Thank you very much, Chair, vice-chairs and members of the committee.
I am here on behalf of the Windsor Essex Chamber of Commerce, representing over 40,000 employees in Windsor-Essex and 775 businesses.
I want to start with a very simple point. This is not a theoretical trade issue. This is an immediate industrial capacity issue. In a region like Windsor-Essex, my hometown, this means something very real. If this industry weakens, every household in the region will feel economic pain. The revised section 232 tariffs have national implications for jobs, growth, defence readiness, and Canada's resilience and long-term prosperity.
Why does this matter nationally? Windsor-Essex is one of the most intensive manufacturing regions in Canada. We have 48,800 jobs, so one in five employees in Windsor-Essex are in this industry. We have Canada's most intense and largest tool and die and mould cluster, valued at approximately $2 billion, with approximately 85% of that heading to the United States. Unemployment currently sits at about 8.5%, down from 11.2% in mid-2025. Manufacturing here in Windsor-Essex is not peripheral. It is foundational to the region and to Canada's economy.
What has changed? This is no longer a steel tariff. It's a tax on Canadian manufacturing. Our companies don't ship raw steel. They ship finished value-added products. What's being taxed now isn't just the inputs. It's labour, engineering and innovation. The impact is immediate. We're seeing tariff exposure multiply overnight. What used to cost a few thousand dollars is now in the tens to hundreds of thousands of dollars as tariffs. At that level, contracts don't adjust. They become unworkable. When contracts become unworkable, production decisions must follow.
The damage is not just at the end of the supply. It's upstream where the work begins. In Windsor-Essex, that means the machinery manufacturing industry. NAICS 333 represents 8,000 jobs across 188 firms, with average wages of nearly $80,000. Extrapolating that to Ontario, we're looking at 62,000 jobs. At the national level, it's 149,000. When you use standard economic multipliers of approximately three, it's 25,000 jobs in Windsor-Essex and a shocking 450,000 nationally. This is just one of the potential industry codes being affected.
This is where the issue becomes bigger than tariffs. The Windsor-Detroit corridor is one of the most integrated manufacturing regions in the world. For decades, our region and a large part of Ontario have been deeply integrated with purchasers, suppliers, colleagues and, oftentimes, family on the United States side of the border. Although this relationship is currently challenged, it's vital to recognize the deep and mutually beneficial ties our two countries have had and will continue to have.

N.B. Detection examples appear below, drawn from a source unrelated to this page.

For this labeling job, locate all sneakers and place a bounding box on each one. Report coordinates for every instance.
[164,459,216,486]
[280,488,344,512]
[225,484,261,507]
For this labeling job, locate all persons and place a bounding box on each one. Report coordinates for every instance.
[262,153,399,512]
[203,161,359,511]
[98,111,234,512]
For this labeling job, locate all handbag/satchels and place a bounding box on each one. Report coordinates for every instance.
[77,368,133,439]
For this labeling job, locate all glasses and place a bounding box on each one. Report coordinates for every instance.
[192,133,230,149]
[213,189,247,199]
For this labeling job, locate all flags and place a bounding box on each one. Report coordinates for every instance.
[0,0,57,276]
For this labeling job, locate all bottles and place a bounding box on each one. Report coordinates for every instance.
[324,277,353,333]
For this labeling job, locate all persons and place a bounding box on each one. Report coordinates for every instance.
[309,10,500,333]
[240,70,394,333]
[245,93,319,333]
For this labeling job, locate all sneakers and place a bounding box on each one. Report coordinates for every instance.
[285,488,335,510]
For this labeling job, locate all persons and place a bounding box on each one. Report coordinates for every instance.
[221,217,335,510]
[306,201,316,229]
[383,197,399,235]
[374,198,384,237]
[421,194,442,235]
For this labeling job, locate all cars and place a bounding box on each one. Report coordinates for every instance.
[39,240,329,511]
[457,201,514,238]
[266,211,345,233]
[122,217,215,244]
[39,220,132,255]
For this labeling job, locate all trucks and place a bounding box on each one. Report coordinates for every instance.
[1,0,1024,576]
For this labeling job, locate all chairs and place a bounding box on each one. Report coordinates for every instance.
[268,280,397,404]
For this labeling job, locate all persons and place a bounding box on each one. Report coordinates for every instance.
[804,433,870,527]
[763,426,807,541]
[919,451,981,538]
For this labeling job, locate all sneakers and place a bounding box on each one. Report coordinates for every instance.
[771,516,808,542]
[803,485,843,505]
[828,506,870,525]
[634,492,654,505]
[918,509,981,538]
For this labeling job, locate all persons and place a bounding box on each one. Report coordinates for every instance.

Parts in this industry cross the border multiple times. That system depends on predictability. Right now, this is not predictable. A mutually beneficial trade deal with the United States allows for this predictability. Without predictability, if this continues, the results are straightforward. Production will shift, investment will follow and jobs will move.
At the same time, the Government of Canada has been clear about its priorities. Through recent defence and industrial strategic frameworks advanced by Prime Minister Carney, our country must—and I agree—rebuild domestic industrial supply, strengthen allied supply chains, reduce dependency on non-aligned offshore producers, and treat industrial inputs as strategic assets.
Here's the contraction: Section 232 tariffs are actively weakening the very upstream base those strategies depend on. The tooling and advanced manufacturing industry is not optional infrastructure. It is the enabling layer beneath defence manufacturing, automotive and EV production, aerospace components, energy, critical minerals and infrastructure projects. If we lose tooling capability, we do not reshore defence production, we do not control timelines, we do not control costs and we do not control security of supply. If we lose that capability, we lose more than production. We lose control of our national and economic security.
What we are asking for right now to support this industry is not a permanent resolution, it's a bridge. Reinstate a temporary blanket remission framework for the affected industries. Provide short-term cash-flow relief. Urgently resolve section 232 within the CUSMA framework. Ensure federal trade responses measure upstream impacts, not just finished goods.
I will close with the bottom line. Behind every number I've shared is a real decision being made as to whether they absorb the losses, walk away from contracts or move companies somewhere else. These are not large multinationals. They are Canadian manufacturers employing skilled tradespeople, engineers and apprentices across this country. These are Canadians working hard to build Canada strong.
We have a narrow window to act. If we do, we protect jobs, preserve industrial capacity and stay aligned with our long-term economic and security objectives. If we do not, this market will make the decisions for us. We built our economy getting this right, and we can't afford to get this wrong.
Thank you. I'm open to any questions.